2. maggio 2016
Eva Franch giving the keynote address at the Vectorworks Design Summit (Photographs by John Hill/World-Architects, unless noted otherwise)
Last week Eva Franch i Gilabert, Chief Curator and Executive Director of the Storefront for Art and Architecture in New York, gave the keynote address at the Vectorworks Design Summit in Chicago. World-Architects editor John Hill spoke with Franch after her talk to find out more about some of her initiatives.
In her 70-minute, rapid-fire talk, Franch barreled through the bevy of exhibitions, publications, competitions, events, parties, websites, and even TV broadcasts that she has organized at the Storefront for Art and Architecture since taking the institution's helm in 2010. It was an invigorating talk that woke up the 600-plus throng of Summit attendees in the crowd and asked them to go beyond their comfort zones. In the first half of the talk Franch focused on OfficeUS, a long-term project geared to producing a "new space of architectural practice"; it began as the US pavilion at the 2014 Venice Architecture Biennale and will soon see the publication of the third of four planned books. Franch then moved on to the numerous other Storefront undertakings, a couple of which I asked her about after the keynote. An edited transcript of our conversation follows.
OfficeUS at 2014 Venice Biennale
John Hill: In the keynote you spoke about the Storefront International Series, which had its first iteration in the Dominic Republic in 2013 and that Vectorworks sponsored. Can you say more about that series, particularly in regard to how the Storefront has broken out of the confines of its triangular space on Kenmare Street?

________________________________________

Exercise instructions:
[a] According to the passage on Eva Franch's keynote, in what year did she take the helm of the Storefront for Art and Architecture?
[b] List every type of undertaking that the passage on Eva Franch's keynote says she has organized at the Storefront for Art and Architecture.
[c] Extend the interview with Eva Franch onward from its final line.

________________________________________

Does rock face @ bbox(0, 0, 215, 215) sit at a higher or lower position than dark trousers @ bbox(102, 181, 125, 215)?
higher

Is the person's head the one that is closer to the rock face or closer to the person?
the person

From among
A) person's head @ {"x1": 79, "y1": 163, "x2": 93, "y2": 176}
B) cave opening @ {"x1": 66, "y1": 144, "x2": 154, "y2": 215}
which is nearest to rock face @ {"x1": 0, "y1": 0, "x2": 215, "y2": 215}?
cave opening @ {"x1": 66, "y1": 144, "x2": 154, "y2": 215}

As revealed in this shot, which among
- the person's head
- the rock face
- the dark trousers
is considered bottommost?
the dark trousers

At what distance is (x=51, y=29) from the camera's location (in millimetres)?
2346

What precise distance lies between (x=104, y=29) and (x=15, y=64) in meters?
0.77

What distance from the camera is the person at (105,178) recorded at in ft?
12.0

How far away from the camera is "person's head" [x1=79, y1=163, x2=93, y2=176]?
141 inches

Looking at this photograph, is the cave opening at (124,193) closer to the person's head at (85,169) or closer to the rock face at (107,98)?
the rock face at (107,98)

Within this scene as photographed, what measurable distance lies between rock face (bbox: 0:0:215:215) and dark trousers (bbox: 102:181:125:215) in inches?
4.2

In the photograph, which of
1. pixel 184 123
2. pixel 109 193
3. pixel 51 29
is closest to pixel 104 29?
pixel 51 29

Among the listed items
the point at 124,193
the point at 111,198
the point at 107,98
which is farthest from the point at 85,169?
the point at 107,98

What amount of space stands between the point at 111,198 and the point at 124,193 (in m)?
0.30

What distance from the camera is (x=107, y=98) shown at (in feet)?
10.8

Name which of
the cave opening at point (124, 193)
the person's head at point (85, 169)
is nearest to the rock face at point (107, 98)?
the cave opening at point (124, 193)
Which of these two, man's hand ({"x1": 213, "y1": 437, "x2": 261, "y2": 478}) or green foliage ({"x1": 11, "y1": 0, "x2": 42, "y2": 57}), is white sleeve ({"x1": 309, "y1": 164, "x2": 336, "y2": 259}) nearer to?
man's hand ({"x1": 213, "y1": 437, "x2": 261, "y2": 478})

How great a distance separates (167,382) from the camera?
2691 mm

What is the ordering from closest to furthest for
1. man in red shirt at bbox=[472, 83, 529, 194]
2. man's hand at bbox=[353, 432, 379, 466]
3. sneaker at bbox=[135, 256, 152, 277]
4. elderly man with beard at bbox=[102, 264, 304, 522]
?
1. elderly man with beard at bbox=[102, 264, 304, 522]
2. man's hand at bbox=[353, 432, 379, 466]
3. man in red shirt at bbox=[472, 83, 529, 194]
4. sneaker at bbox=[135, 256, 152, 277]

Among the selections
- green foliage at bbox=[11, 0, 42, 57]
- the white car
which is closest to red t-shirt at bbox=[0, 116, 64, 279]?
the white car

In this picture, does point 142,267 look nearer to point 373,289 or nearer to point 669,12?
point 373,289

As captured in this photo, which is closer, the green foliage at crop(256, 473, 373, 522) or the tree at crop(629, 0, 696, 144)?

________________________________________

Exercise answers:
[a] 2010

[b] exhibitions, publications, competitions, events, parties, websites, TV broadcasts

[c]
Eva Franch i Gilabert: With Joseph Grima before me and Sarah Herda before him, Storefront has always had a presence in other places, because other people who understood the mission of Storefront wanted to have a piece of it or the spirit of it in their own context. So Joseph started a project called "Postopolis" that brought people in the blogosphere, as that space was emerging, in direct conversation with individuals in different cities. You participated in the ones in New York and Los Angeles, I believe.
Yes, in New York.
I was part of the one in Mexico City, and most interesting were the conversations that took place after the talks. The talks were talks and there was no real interaction, and all the time we were inside a space, the Museo Experimental El Eco. I remember hearing a demonstration outside, so I left the space and followed those people for three hours to try and figure out was going on, what they were protesting, what was happening. And going through the city I realized that if Storefront goes elsewhere it should engage with the city rather than being in a space.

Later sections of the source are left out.